++++ Provided data

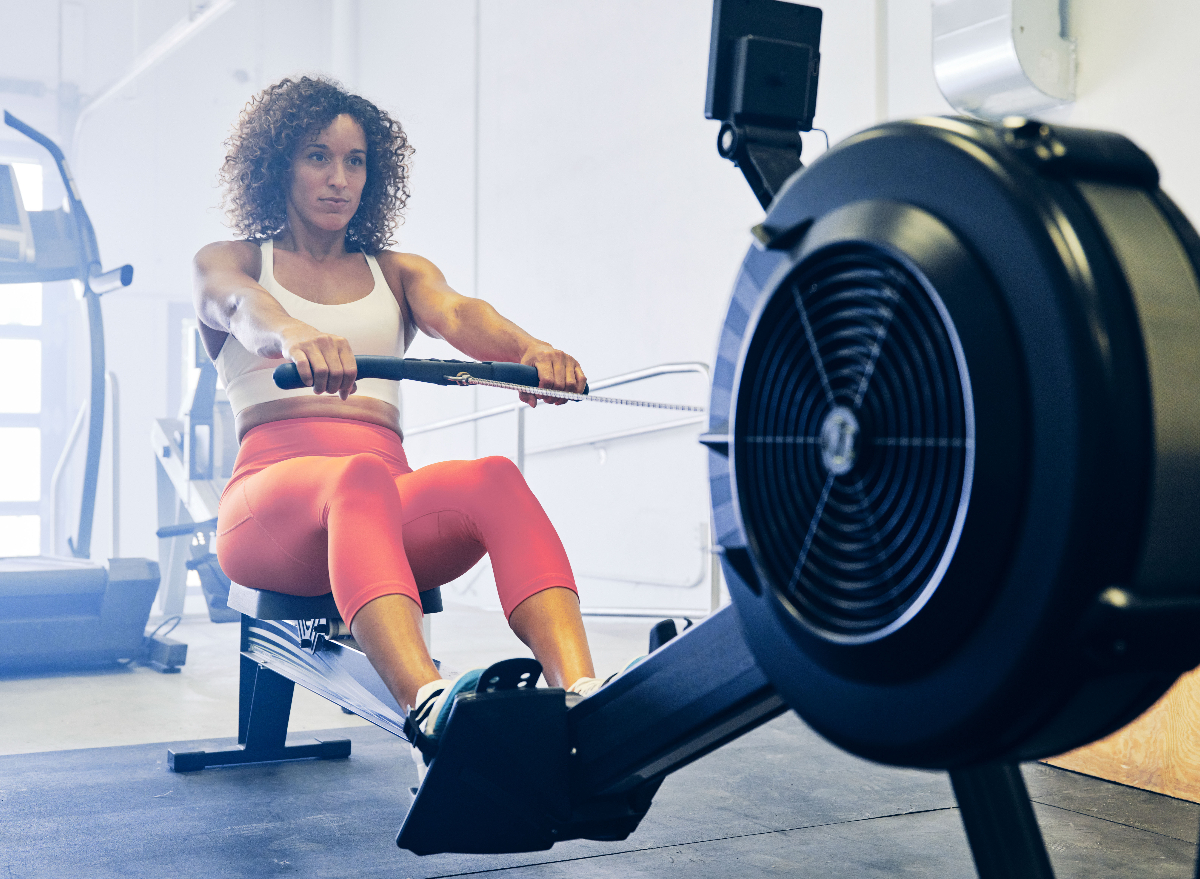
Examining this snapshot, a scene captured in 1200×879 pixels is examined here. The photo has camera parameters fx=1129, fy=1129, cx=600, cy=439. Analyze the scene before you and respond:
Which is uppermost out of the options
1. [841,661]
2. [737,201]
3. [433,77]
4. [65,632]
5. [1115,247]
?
[433,77]

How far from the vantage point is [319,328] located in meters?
1.81

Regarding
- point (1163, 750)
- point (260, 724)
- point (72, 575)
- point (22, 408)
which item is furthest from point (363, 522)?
point (22, 408)

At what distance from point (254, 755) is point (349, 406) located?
2.86 feet

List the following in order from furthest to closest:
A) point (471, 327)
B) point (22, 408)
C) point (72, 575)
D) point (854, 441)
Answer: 1. point (22, 408)
2. point (72, 575)
3. point (471, 327)
4. point (854, 441)

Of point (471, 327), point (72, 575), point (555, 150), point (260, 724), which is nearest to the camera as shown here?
point (471, 327)

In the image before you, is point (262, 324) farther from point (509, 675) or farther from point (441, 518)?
point (509, 675)

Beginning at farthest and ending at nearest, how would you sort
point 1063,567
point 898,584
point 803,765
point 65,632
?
1. point 65,632
2. point 803,765
3. point 898,584
4. point 1063,567

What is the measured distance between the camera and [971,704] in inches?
29.5

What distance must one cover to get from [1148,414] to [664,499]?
3.52 metres

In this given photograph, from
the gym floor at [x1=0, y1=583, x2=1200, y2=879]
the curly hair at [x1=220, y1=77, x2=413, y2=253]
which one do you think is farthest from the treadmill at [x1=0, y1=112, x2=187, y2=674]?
the curly hair at [x1=220, y1=77, x2=413, y2=253]

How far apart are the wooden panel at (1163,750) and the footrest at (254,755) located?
1.42 meters

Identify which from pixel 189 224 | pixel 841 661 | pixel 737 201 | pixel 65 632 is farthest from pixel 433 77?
pixel 841 661

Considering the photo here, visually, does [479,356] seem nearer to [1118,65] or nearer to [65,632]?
[1118,65]

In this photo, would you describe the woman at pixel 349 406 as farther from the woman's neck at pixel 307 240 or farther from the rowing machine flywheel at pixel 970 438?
the rowing machine flywheel at pixel 970 438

++++++++

◆ **Exercise prompt**
Could you reproduce all of the data above word for word, leaving out the pictures?

◆ **Written solution**
Examining this snapshot, a scene captured in 1200×879 pixels is examined here. The photo has camera parameters fx=1129, fy=1129, cx=600, cy=439. Analyze the scene before you and respond:
Which is uppermost out of the options
1. [841,661]
2. [737,201]
3. [433,77]
4. [65,632]
5. [1115,247]
?
[433,77]

How far from the vantage point is [319,328] located in meters?
1.81

Regarding
- point (1163, 750)
- point (260, 724)
- point (72, 575)
- point (22, 408)
which item is furthest from point (363, 522)?
point (22, 408)

At what distance from point (254, 755) is point (349, 406) located?
2.86 feet

List the following in order from furthest to closest:
A) point (471, 327)
B) point (22, 408)
C) point (72, 575)
D) point (854, 441)
Answer: 1. point (22, 408)
2. point (72, 575)
3. point (471, 327)
4. point (854, 441)

Of point (471, 327), point (72, 575), point (555, 150), point (260, 724), which is nearest to the camera as shown here?
point (471, 327)

In the image before you, is point (262, 324) farther from point (509, 675) or farther from point (441, 518)?
point (509, 675)

Beginning at farthest and ending at nearest, how would you sort
point 1063,567
point 898,584
point 803,765
point 65,632
?
1. point 65,632
2. point 803,765
3. point 898,584
4. point 1063,567

What is the measured distance between the camera and [971,704] in inches?
29.5

What distance must one cover to get from [1148,414] to [664,499]?
3.52 metres

In this given photograph, from
the gym floor at [x1=0, y1=583, x2=1200, y2=879]
the curly hair at [x1=220, y1=77, x2=413, y2=253]
which one do you think is farthest from the treadmill at [x1=0, y1=112, x2=187, y2=674]?
the curly hair at [x1=220, y1=77, x2=413, y2=253]

How far apart are the wooden panel at (1163,750) and the footrest at (254,755) located?
1.42 meters

Identify which from pixel 189 224 | pixel 841 661 | pixel 737 201 | pixel 65 632 is farthest from pixel 433 77?
pixel 841 661

Considering the photo here, visually, does [479,356] seem nearer to [1118,65] or nearer to [65,632]?
[1118,65]

In this photo, would you describe the woman at pixel 349 406 as farther from the woman's neck at pixel 307 240 or farther from the rowing machine flywheel at pixel 970 438?
the rowing machine flywheel at pixel 970 438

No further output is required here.